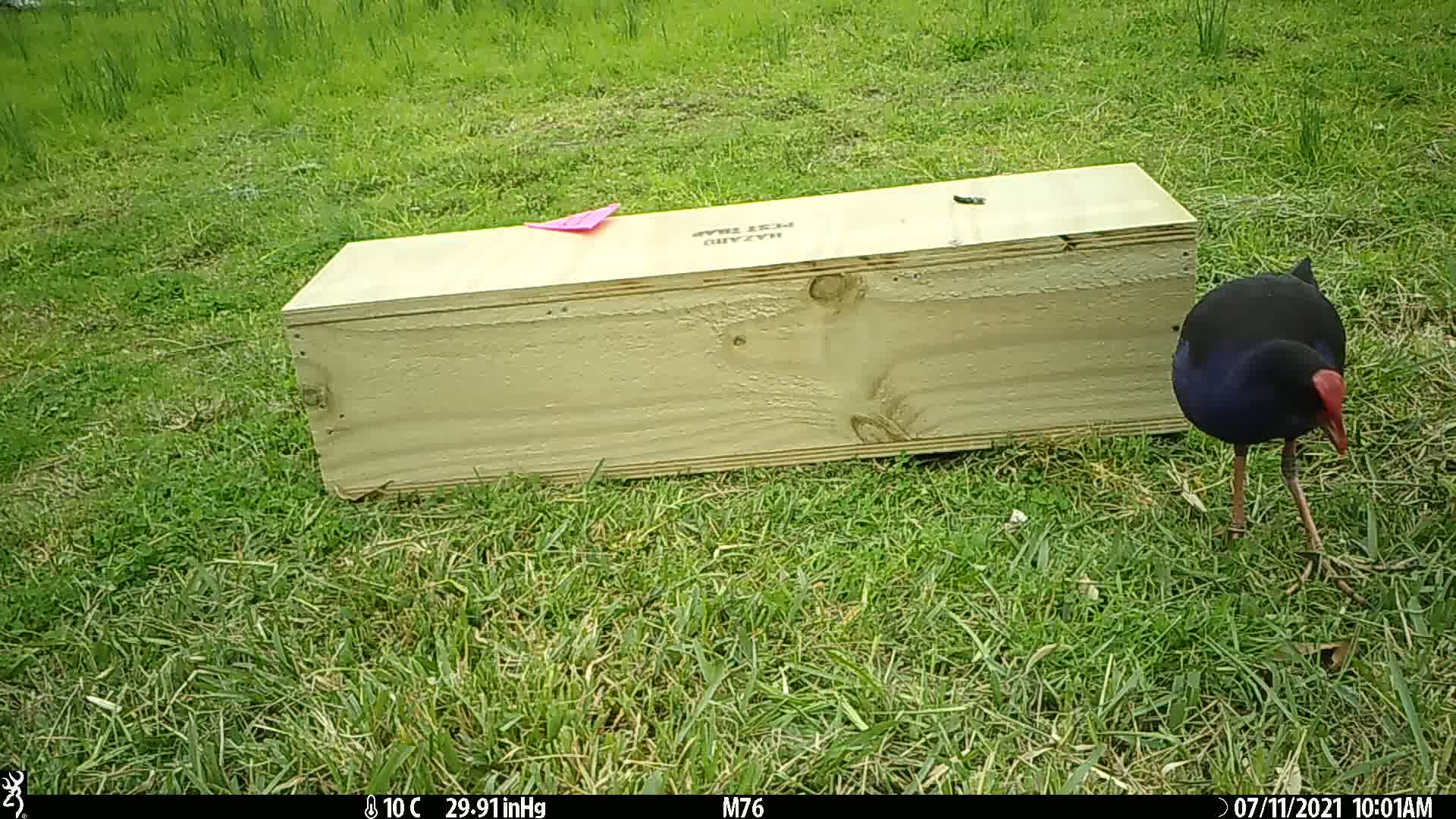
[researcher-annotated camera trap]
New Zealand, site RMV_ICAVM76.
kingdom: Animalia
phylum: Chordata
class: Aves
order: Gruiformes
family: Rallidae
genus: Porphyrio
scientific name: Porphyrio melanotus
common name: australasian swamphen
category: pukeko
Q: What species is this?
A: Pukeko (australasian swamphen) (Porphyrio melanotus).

...

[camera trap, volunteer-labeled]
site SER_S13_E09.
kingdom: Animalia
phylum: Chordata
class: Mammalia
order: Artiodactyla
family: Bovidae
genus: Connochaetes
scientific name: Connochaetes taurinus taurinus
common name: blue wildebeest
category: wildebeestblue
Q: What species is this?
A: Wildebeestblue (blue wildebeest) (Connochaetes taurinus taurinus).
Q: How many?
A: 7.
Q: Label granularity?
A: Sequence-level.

▶ What is expected
Give only the number of lines above that hold the string "name".

▶ Exercise solution
4